• _PAGE EXCERPT_
____________________
= Assignment (law) =

In law, the transfer of ownership of a thing from one person to another

Assignment, or assignation, (Note: Latin: cessio) is a legal term used in the context of the laws of contract and of property. In both instances, assignment is the process whereby a person, the assignor, transfers rights or benefits to another, the assignee. An assignment may not transfer a duty, burden or detriment without the express agreement of the assignee. The right or benefit being assigned may be a gift (such as a waiver) or it may be paid for with a contractual consideration such as money.

The rights may be vested or contingent, and may include an equitable interest. Mortgages and loans are relatively straightforward and amenable to assignment. An assignor may assign rights, such as a mortgage note issued by a third party borrower, and this would require the latter to make repayments to the assignee.
____________________
[Spatial questions about pictures]
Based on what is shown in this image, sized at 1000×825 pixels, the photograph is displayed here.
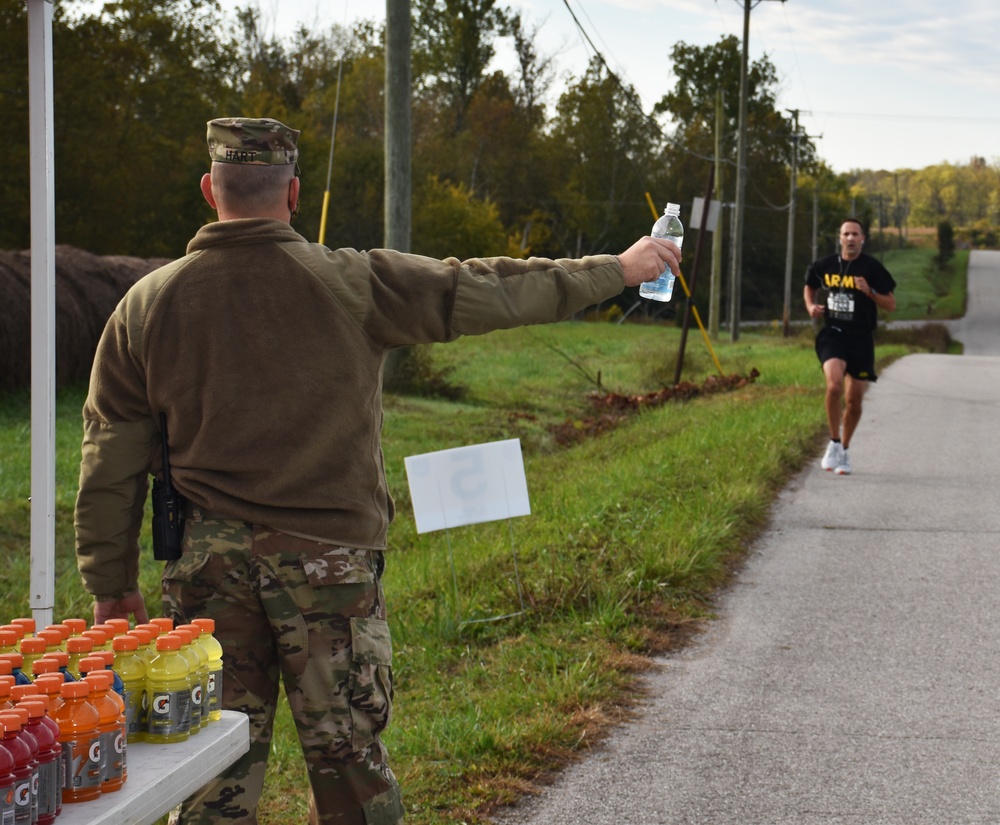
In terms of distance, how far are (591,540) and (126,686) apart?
18.3 feet

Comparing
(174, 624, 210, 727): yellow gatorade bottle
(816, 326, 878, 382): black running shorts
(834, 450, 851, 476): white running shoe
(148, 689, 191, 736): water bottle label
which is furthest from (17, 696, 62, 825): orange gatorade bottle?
(834, 450, 851, 476): white running shoe

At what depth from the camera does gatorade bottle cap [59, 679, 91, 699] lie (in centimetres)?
232

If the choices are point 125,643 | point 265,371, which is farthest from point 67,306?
point 125,643

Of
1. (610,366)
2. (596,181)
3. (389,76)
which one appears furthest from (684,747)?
(596,181)

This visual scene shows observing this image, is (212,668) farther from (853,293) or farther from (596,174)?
(596,174)

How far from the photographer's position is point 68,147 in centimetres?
3108

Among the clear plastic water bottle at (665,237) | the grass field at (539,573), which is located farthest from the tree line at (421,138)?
the clear plastic water bottle at (665,237)

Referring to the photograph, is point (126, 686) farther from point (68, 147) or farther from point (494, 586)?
point (68, 147)

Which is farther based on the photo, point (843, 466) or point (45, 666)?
point (843, 466)

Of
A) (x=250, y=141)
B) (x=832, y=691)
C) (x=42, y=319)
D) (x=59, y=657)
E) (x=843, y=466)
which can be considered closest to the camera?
(x=59, y=657)

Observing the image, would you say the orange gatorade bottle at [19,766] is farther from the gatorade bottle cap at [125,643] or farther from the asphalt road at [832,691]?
the asphalt road at [832,691]

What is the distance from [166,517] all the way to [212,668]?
0.59 m

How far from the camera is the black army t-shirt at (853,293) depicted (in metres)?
11.1

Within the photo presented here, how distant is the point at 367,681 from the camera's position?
10.5 ft
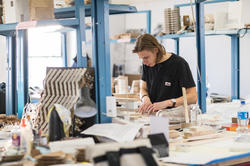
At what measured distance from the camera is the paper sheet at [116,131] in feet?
7.81

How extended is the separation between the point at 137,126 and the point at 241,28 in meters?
3.74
____________________
• _WORK INSTRUCTIONS_
1: In the assignment article, what is the person who receives the transferred rights or benefits called?
2: What are all the names the assignment article gives for the legal process it describes?

• _RESULTS FOR EACH TASK_
1: The assignee.

2: Assignment, assignation, and cessio (Latin).